Иван опустился перед кутником. Взял руку отца и, испугавшись ее тяжести, на коленях попятился. За его спиной, у двери, притаилась Пелагея. Вытирая фартуком с лица слезы, не сводя глаз с груды изорванных расписок, она чуть слышно спросила мужа:

— Иван Федорович, что теперича станем делать-то?

…В избах зажигали огни.

— Неужели тебе не понятно? — говорил Иван Федорович Пелагее. — Да ведь кабы отец мне оставил капитал, он бы нас с тобой несчастными сделал!

И много времени спустя не раз об этом напоминал жене. Пелагея смирилась, и Иван Федорович стал с ней душевнее. Таисия, которую Пелагея родила преждевременно, была вторым ребенком. Сын Илья и Таисия росли, радуя родителей. Иван Федорович любил семью, любил и чужих ребятишек. Заречинская «челядь» всегда торопилась вперегонки отворить Инотарьеву ворота околицы. А когда Иван Федорович собирал мед, созывал к себе родных, бедных соседей, напаивал медовницей первого попавшегося. Встречал и провожал всех ласково. Никого не выпускал голодным из избы. «Вот и пойми его, правдолюба», — говорили в Заречице.

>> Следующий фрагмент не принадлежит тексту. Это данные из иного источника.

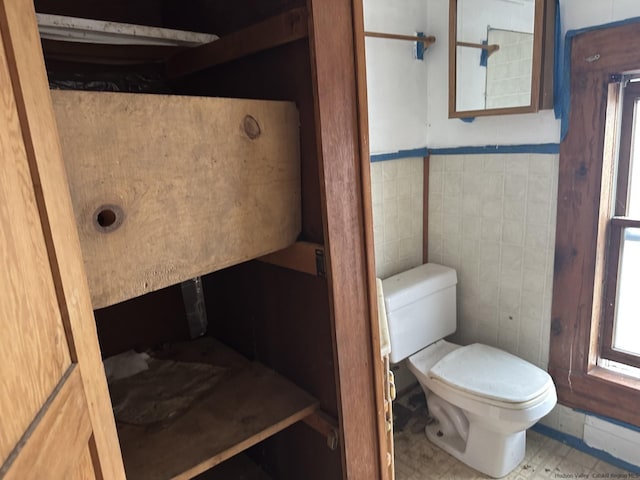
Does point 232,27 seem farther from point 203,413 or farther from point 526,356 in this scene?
point 526,356

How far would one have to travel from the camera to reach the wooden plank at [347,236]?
0.81 meters

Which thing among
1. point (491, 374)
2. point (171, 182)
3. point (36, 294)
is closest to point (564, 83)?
point (491, 374)

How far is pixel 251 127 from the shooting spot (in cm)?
81

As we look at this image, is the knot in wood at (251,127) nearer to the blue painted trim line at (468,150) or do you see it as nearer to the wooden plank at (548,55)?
the blue painted trim line at (468,150)

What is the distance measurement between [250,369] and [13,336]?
0.85m

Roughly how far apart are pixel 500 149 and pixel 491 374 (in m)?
1.02

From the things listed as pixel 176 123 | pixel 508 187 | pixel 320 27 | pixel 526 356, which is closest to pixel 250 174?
pixel 176 123

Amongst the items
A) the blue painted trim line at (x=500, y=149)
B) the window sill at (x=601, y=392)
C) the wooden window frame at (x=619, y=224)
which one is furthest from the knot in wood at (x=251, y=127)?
the window sill at (x=601, y=392)

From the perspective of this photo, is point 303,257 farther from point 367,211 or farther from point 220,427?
point 220,427

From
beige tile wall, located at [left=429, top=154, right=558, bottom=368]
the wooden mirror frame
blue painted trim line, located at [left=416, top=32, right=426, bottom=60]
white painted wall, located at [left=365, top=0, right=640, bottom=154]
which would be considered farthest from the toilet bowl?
blue painted trim line, located at [left=416, top=32, right=426, bottom=60]

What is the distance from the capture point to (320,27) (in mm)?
783

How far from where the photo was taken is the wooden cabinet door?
0.39 metres

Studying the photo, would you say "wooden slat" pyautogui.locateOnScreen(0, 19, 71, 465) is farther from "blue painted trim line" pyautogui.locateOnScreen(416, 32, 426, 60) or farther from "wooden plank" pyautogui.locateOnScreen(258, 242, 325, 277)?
"blue painted trim line" pyautogui.locateOnScreen(416, 32, 426, 60)

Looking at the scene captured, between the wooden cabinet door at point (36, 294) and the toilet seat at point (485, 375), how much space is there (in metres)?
1.59
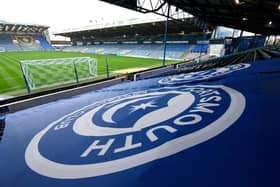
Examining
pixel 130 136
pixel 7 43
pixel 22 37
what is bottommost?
pixel 130 136

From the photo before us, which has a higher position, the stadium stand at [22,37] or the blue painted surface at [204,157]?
the stadium stand at [22,37]

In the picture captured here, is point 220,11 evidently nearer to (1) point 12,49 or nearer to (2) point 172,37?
(2) point 172,37

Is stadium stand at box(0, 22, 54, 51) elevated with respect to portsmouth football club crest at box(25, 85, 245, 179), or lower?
elevated

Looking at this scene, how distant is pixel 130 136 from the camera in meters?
1.28

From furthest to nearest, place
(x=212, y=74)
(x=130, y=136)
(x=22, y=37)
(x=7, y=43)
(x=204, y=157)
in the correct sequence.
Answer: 1. (x=22, y=37)
2. (x=7, y=43)
3. (x=212, y=74)
4. (x=130, y=136)
5. (x=204, y=157)

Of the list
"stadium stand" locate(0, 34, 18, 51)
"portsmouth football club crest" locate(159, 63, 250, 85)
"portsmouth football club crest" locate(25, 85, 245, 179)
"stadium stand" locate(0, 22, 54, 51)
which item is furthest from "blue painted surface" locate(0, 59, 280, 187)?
"stadium stand" locate(0, 34, 18, 51)

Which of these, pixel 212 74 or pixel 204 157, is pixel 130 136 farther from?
pixel 212 74

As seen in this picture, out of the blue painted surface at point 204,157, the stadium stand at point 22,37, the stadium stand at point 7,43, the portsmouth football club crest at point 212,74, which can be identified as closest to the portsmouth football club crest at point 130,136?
the blue painted surface at point 204,157

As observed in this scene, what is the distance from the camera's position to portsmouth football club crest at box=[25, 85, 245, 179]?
1.00 m

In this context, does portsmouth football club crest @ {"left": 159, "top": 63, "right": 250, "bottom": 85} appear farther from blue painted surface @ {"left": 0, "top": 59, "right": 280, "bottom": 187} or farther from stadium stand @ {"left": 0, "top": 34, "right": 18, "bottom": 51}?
stadium stand @ {"left": 0, "top": 34, "right": 18, "bottom": 51}

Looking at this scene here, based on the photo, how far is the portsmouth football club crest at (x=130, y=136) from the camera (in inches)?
39.4

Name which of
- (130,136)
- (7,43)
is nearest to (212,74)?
(130,136)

После женитьбы он не пил, не курил. Когда стал самостоятельным хозяином, завел знатных друзей. К нему заезжали поохотиться уездный исправник, предводитель дворянства. Случалось, потянут его на охоту, а то на Керженец, за рыбой. Инотарьев арендовал у Керженского монастыря воды, поддерживал дружбу с монахами. Часто с ними встречался, но всегда упрекал: «Вы лишку берете с народа, раздеваете его!» Любил справедливых людей и людей твердого слова. Деревенское общество всегда призывал быть правдивым. Ценил людей, умеющих трезво гулять, любил песни, но сам петь не умел.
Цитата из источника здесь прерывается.